— Begin TEXT BLOCK —
Histo-geographical placement

1960's Brazil and later Europe.

Type of story

Theatre.

Parent Theories

He uses Aristotle, Brecht and Machiavelli as a base of comparison (for what not to be).

Child Theories

N/A

Brief Description

Augusto Boal's main premise is that a theatre piece cannot be complete without the intervention of the audience and that theatre belongs to the public. The work of the actors needs to be such that it instigates the audience to action as much as possible. Boal reminds the reader what theatre was (a platform for dialogue), underlines what it has become (staged monologue) and stresses the importance of bringing it back to its original intention; a tool for transformation. Boal presents Theatre of the Oppressed as a means of restoring theatre to its original purpose. Theatrical performance was created, by and for the people where all could participate freely. He regrets that theatre lost its original strength and especially that the audience lost its active role replaced by passively watching but insists that this division between actor and spectator came with Aristocracy and was done intentionally. Boal states that Aristotle's model is based on the spectator empathising with (some of) the characters, through pity and fear, and living vicariously through the latter's experience. The catharsis the character goes through will be reflected onto the spectator. Since the spectator lives vicariously through the character, he no longer needs to experience for himself (in real life) what the character went through and is thus appeased. This, Boal claims, is how Aristotelian drama coerces the masses; by living their revolution for them on the stage.  The goal of participative theatre is to engage the audience and integrate them into the piece being presented to the point where its completion is dependent on the audience’s interaction.

Boal goes through four general steps/stages to take the audience from spectator to spect-actor. These are:

  • knowing the body – through various exercises, participants learn and get comfortable with a wide range of movements enabling a new perspective on the body
  • making the body expressive – using games to discover new ways of expression using the body
  • theatre as language – through three degrees, participants learn to experience theatre as a language that is present and living instead of a finished product. The three degrees are:
    • simultaneous dramaturgy – spectators write at the same time as the actors act
    • image theatre – spectators use the actors’ bodies to communicate
    • forum theatre – spectators act directly
  • theatre as discourse – spectator creates scenes to treat what he wants to communicate

Each stage can be looked at in greater detail, and Boal provides many examples for exercises, games and forms of theatres people can use.
— End TEXT BLOCK —
— Begin SUPPLIED MATERIAL —
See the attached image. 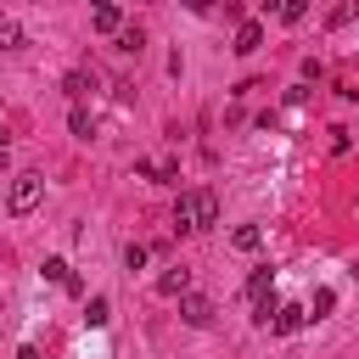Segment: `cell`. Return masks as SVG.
— End SUPPLIED MATERIAL —
EXERCISE A:
In the text on Augusto Boal's theatre, which three thinkers does Boal use as a base of comparison?
EXERCISE B:
According to the text on Augusto Boal's theatre, why does the spectator of Aristotelian drama end up appeased? Answer in one to three sentences.
EXERCISE C:
Write the next paragraph of the text on Augusto Boal's theatre, following on from its final sentence.

WRITTEN REPLY A:
Aristotle, Brecht and Machiavelli.

WRITTEN REPLY B:
The spectator empathizes with the characters and lives vicariously through their experience, so the character's catharsis is reflected onto the spectator. Having lived it through the character, the spectator no longer needs to experience it in real life and is therefore appeased.

WRITTEN REPLY C:
Relation with Interactive Storytelling

A. Boal’s premise is very much in line with what Interactive Drama (ID) aims to be; a work that sets up the necessary conditions for the audience to take part. His work can be particularly pertinent to ID for two main reasons.

Firstly, literature in ID often cites Aristotle as the basis for deciding if a work is dramatically interesting (dramatic arc, tension, etc.) and aims to follow his guideline in the production of an ID piece. Boal deconstructs this notion opening the way to other structures that can also be dramatically interesting. The idea is not to tag as wrong works that do follow the Aristotelian form, but to enlarge the scope of valid for those that don't, if they can implement a form of Theatre of the Oppressed,

Secondly, his work is based on removing the separation between actor and spectator, subject and object. A theatrical piece is completed only through audience interaction. The spectator assumes a protagonist role and is an essential part of the action, as in Interactive Drama. This opens the way to a more active role of the IS user. It becomes the role of someone who deliberately creates the work, not only personalize it or influence it.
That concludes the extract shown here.